The oppressors understand the power of demeaning and its power to break the human spirit. That’s why verbal, emotional and psychological methods are employed against those they seek to control and dominate.
So what do we think or expect to be the effect of the constant demeaning of women of color’s place in society???
Will they automatically stand up and be at par with their white or lighter-skinned sisters in performance and accomplishment? I say no.
It’s easy to say “Believe in yourself.” But what if the ‘self’ that you have, has been beaten down to an unrecognizable pulp? What is left to believe in?
For those who do believe that discrimination leaves a long lasting effect, I say this: when you -a white man or white woman- meets a black or colored woman who somehow doesn’t measure up to the ‘value’ you see in her, don’t give up on her. Instead, stick to her like white on rice – love her and affirm her worth, no matter the grade or quality of her person and work – and soon the murk will will pass away and be replaced by the treasure that she really is.

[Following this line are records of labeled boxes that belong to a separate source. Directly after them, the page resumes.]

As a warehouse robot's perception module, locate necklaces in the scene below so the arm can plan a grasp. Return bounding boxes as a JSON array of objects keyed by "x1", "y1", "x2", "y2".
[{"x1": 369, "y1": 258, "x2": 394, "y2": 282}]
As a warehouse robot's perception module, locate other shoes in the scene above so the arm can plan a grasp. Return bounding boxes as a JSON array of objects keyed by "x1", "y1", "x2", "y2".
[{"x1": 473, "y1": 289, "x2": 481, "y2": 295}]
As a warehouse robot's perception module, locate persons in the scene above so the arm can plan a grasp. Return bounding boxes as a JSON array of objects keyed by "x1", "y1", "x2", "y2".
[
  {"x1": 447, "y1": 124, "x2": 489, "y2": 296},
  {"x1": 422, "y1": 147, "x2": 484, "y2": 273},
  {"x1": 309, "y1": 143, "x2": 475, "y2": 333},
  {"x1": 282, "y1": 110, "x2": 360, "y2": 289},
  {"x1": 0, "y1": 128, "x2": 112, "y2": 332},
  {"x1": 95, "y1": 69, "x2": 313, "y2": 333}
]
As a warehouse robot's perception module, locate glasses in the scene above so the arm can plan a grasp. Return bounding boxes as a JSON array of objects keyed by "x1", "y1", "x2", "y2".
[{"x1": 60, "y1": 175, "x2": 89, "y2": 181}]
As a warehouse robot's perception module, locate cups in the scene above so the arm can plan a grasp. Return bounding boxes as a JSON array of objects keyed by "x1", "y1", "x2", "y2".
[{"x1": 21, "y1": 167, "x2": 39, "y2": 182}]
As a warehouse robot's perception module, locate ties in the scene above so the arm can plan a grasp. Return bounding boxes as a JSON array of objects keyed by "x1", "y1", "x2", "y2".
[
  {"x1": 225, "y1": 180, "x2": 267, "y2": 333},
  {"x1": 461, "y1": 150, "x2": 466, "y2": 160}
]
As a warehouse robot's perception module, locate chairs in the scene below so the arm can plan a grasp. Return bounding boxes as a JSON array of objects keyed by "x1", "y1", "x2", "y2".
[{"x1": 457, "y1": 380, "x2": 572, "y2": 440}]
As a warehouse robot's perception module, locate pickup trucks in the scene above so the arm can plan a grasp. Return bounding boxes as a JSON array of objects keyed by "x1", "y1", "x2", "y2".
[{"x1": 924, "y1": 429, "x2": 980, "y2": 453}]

It was in the presence of such unconditional love and acceptance from my faithful white and colored brothers and sisters that my soul was restored. So that slowly, I began to find the power to heal and let the real me appear. I also slowly found the power to reject the lying voices of insufficiency that overtook and filled my head and heart.
It is only such persistence with and unconditional love and acceptance for our sisters of color, will women of color be brought to par with our white sisters. Time and room for healing needs to occur for all women, but especially for women of color. And it is only with such love that women of color will regain their sense of self, worth and productivity that’s been eroded by exposure to communities that devalue women and people of color.
I dedicate this article to all the men and women (white and colored) who God’s sent into my life to stand by and with me – who refused to give up on believing in the gifts and virtue they saw in me. Your love and devotion were the CPRs that steadily brought me back to life and made my ‘created in God’s image’ heart beat again! Thank you so much! God bless you!